Tuesday, February 12, 2013

Unsung!: They Might Be Giants

Most of you have probably figured out by now that Mssrs. Bromley and Riske are more than merely my lovers – they are my role models when it comes to film criticism. Much like those gentlemen’s reviews of Side Effects and The ABC’s of Death, this review of They Might Be Giants offers only a qualified recommendation. That officially makes it “Mixed Bag” Week here at F This Movie! (Take that as you will.)

They Might Be Giants is a little gift from the 1970s, when movies were… different. The Seventies may have been the last time when filmmakers were free to pursue their own visions (for good or ill), and studios were willing to back what they hoped would be the next big thing. This was before genre films all shared the same themes, the same beats, and the same casts. Of course, the Seventies produced a mammoth amount of self-indulgent, pretentious nonsense as well. They Might Be Giants perilously skirts that line between “inspired” and “insipid,” between “swell” and “swill,” and between “giant” and “giant miscalculation.”

THE PLOT IN BRIEF: Following the death of his wife, retired judge Justin Playfair (George C. Scott) begins to believe that he is Sherlock Holmes. His brother, who has racked up huge gambling debts, wants to have Justin declared incompetent so he can gain access to Justin’s fortune. He takes Justin to a psychiatric institute for evaluation; his case is assigned to Dr. Mildred Watson (Joanne Woodward). Atypical Seventies hijinks ensue. The audience learns something very deep about the human condition. Or not.
George C. Scott turns in a terrific comedic performance here, the equal to his work in Dr. Strangelove. Scott was a gifted comic actor; I wonder why he was not given the chance to show off this gift more often. I think Scott’s performance as Native American John Rainbird in Firestarter was a comedic performance; it’s just that Scott didn’t bother to tell anybody. (A quick check of the IMDb reminded me of Scott’s tour-de-force performance in Movie Movie, another largely unseen gem that will surely be the topic of an upcoming column.) Scott’s performance, alas, is the best thing in They Might Be Giants; pity the filmmakers could not manufacture a better film to surround and support it.

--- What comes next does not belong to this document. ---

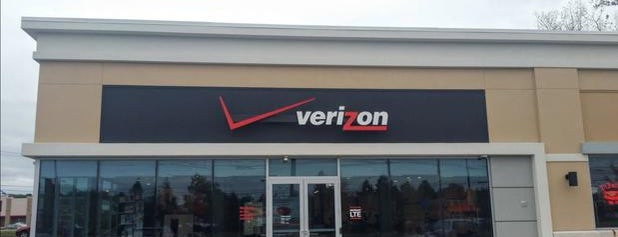 Verizon is one of Orte, die Lindsaye gefallen.
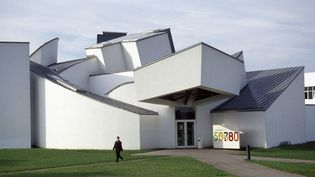 Frank Gehry, Vitra InternationalFurniture Manufacturing Facility and Design Museum, 1987-1989, Weil-am-Rheim, Allemagne  (photo Thomas Mayer)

Joanne Woodward, who plays Dr. Watson, is an underrated actress who, after winning the Oscar in 1957 for The Three Faces of Eve, married Paul Newman and became subsumed by his fame – it is too bad that she was then known chiefly as “the wife of Paul Newman.”

Watching They Might Be Giants, I was surprised to see how many familiar faces show up in bit and character parts: Jack Gilford (Catch-22 AND Crackerjack television commercials), James Tolkan (Back To The Future AND Problem Child 2), Rue McClanahan (The Golden Girls television series AND Starship Troopers), M. Emmet Walsh (Blade Runner AND Snow Dogs), F. Murray Abraham (Amadeus AND Muppets From Space), Paul Benedict (This is Spinal Tap AND Mandingo). One of the hidden pleasures of many lesser-known Seventies films is that they gave a bevy of New York’s best character actors a day or two of work.

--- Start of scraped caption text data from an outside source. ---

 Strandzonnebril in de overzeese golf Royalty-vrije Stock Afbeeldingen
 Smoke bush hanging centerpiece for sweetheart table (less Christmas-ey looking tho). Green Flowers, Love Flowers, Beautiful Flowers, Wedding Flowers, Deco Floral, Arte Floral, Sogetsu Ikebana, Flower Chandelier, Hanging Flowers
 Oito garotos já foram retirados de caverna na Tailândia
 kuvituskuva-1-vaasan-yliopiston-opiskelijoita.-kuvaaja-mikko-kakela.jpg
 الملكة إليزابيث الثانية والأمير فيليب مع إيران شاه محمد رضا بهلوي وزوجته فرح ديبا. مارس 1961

They Might Be Giants is based on an unproduced play, and it shows. Oddly, it is the scenes that are most “stage bound” that work the best in the movie – the extended dialogue scenes between Scott and Woodward. These scenes work because they are about something: the nature of justice, the nature of delusion, or the nature of mystery and inquiry. During another wonderful scene in the reading room of the New York Public Library, Jack Gilford delivers a delightful monologue about secretly wishing he was the Scarlet Pimpernel.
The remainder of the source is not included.